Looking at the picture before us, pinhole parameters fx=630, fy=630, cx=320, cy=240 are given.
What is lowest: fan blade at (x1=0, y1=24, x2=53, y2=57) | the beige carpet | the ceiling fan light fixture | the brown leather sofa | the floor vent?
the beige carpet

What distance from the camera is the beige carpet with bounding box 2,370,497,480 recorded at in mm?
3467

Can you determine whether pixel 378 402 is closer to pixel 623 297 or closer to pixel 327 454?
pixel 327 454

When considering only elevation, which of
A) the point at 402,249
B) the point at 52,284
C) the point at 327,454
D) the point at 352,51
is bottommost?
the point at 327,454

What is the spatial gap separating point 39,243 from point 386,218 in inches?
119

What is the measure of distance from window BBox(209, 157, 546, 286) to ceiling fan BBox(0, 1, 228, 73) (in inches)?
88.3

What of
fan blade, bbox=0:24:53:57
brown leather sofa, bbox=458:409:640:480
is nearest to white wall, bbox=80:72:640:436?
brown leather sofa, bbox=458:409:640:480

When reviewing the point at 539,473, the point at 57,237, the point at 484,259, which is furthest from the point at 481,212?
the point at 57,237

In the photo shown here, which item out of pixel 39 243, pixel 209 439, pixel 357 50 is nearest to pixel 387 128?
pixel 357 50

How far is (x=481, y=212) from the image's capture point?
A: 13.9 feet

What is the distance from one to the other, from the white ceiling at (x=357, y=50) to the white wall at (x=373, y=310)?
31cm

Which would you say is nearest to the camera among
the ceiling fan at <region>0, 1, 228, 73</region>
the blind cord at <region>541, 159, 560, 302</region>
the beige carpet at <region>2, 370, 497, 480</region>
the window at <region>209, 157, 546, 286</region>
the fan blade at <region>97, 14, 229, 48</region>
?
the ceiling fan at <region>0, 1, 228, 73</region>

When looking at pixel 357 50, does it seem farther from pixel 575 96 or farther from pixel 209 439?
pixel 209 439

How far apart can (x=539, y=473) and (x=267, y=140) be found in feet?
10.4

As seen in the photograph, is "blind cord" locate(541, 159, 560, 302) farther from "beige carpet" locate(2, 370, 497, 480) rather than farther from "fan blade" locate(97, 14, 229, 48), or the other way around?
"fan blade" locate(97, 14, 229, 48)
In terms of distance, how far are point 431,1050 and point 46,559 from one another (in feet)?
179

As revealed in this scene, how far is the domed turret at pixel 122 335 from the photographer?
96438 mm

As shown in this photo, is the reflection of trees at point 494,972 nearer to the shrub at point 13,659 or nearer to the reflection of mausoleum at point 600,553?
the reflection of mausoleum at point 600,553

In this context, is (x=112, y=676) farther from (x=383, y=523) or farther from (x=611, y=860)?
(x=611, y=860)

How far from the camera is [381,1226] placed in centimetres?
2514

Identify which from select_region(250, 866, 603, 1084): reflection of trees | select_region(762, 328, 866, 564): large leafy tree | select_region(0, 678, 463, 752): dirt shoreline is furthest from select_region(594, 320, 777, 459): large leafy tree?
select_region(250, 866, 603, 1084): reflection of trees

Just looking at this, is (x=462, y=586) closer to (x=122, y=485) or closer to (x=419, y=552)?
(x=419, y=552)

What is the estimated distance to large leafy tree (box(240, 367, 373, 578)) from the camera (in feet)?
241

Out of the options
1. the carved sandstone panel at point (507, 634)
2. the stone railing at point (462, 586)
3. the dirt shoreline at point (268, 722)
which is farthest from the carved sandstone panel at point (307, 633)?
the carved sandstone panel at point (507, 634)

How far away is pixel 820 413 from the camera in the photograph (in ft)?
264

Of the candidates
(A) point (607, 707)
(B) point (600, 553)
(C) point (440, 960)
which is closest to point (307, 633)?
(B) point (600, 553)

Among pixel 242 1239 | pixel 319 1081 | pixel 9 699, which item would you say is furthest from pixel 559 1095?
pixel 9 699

▸ **Challenge**: Find each line in the rows above that contains the string "leafy", matching case exactly, and copy those lines.

▸ **Result**:
Identify which from select_region(250, 866, 603, 1084): reflection of trees | select_region(762, 328, 866, 564): large leafy tree | select_region(0, 678, 463, 752): dirt shoreline is furthest from select_region(594, 320, 777, 459): large leafy tree?
What is the estimated distance to large leafy tree (box(240, 367, 373, 578)) from the camera (in feet)?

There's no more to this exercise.